There are countless dystopian films and books set in a future ravaged by plague and disease. I tried a couple of these as an antidote to the novels already discussed which were based on real events in the past. The first of these was ‘Station Eleven’ by Emily St. John Mandel. Set in a near-future in which 99% of the human race has been wiped out by a devastating flu epidemic, the novel takes a look at the lot of the survivors. With so few people left there in no way to maintain any of the basic processes which kept the modern world working. Gradually everything that represented civilisation comes to a stop. No more prepared food, no mobile phone network, no petrol, no electricity, no heating, no air-conditioning. This is a future as envisaged by Extinction Rebellion! 

Seriously, although rather uneven and with too many flashbacks to the pre-pandemic world, this novel generates some genuine queasiness about what it would be like to find that everything that we all take for granted suddenly stopped functioning. Naturally there are the usual armed bands wandering everywhere as what is left of society collapses into an ‘every man for himself’ nightmare. But it is the adjustment to a world in which a flick of a switch no longer produces light  that gives most pause for thought.

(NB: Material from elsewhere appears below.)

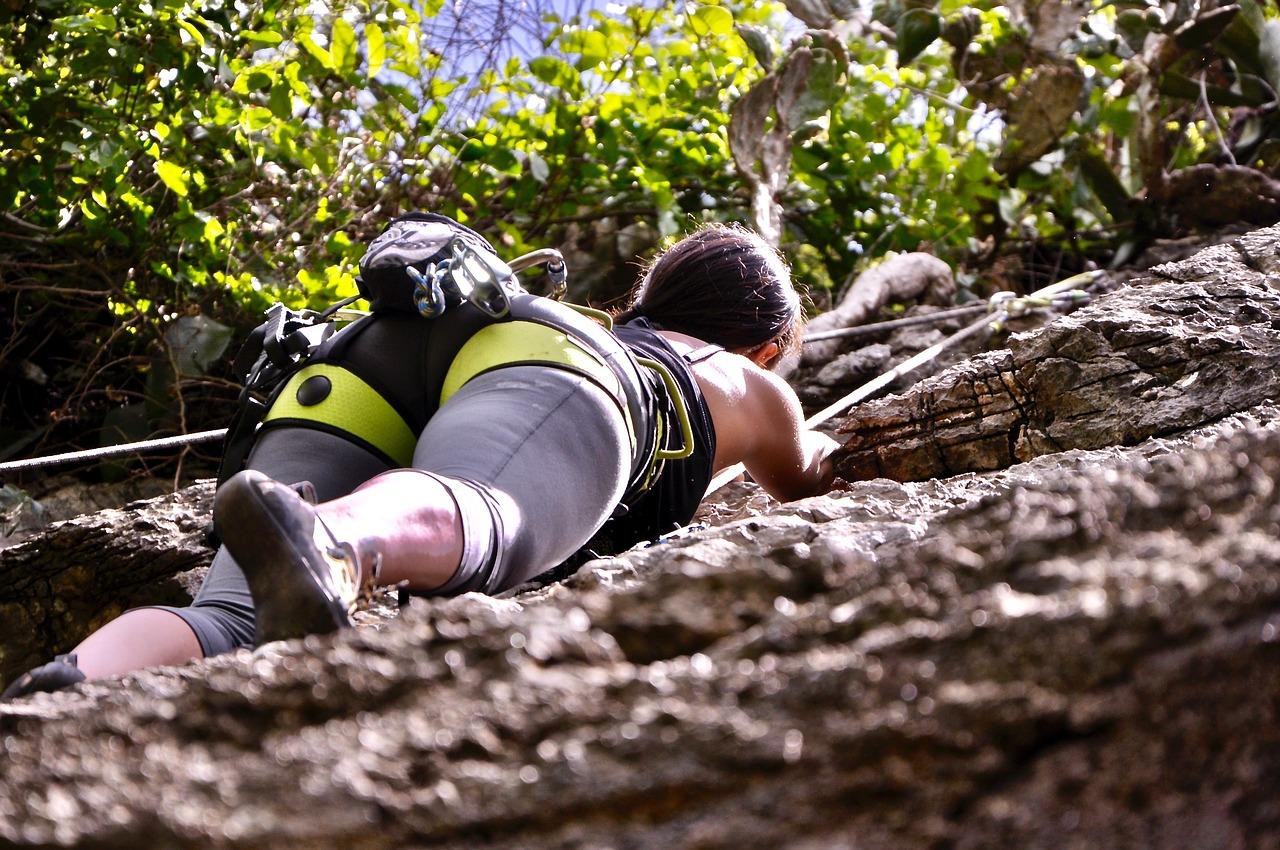 vacanze-attive-natura-arrampicata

Finally I realised if I were ever going to read a Stephen King story it was now or never. So I started with his monstrous (in size 1300 pages!) ‘The Stand’. Again set in the present or near-future this tells of a humanity largely wiped out by the escape of a virus from a US army lab…but as I still have a thousand pages to go I’ll say more about this one another time.

What all of these books have in common is a catastrophe that is infinitely worse than the epidemic we are currently enduring. Read one of the books as an antidote for feeling sorry for yourself.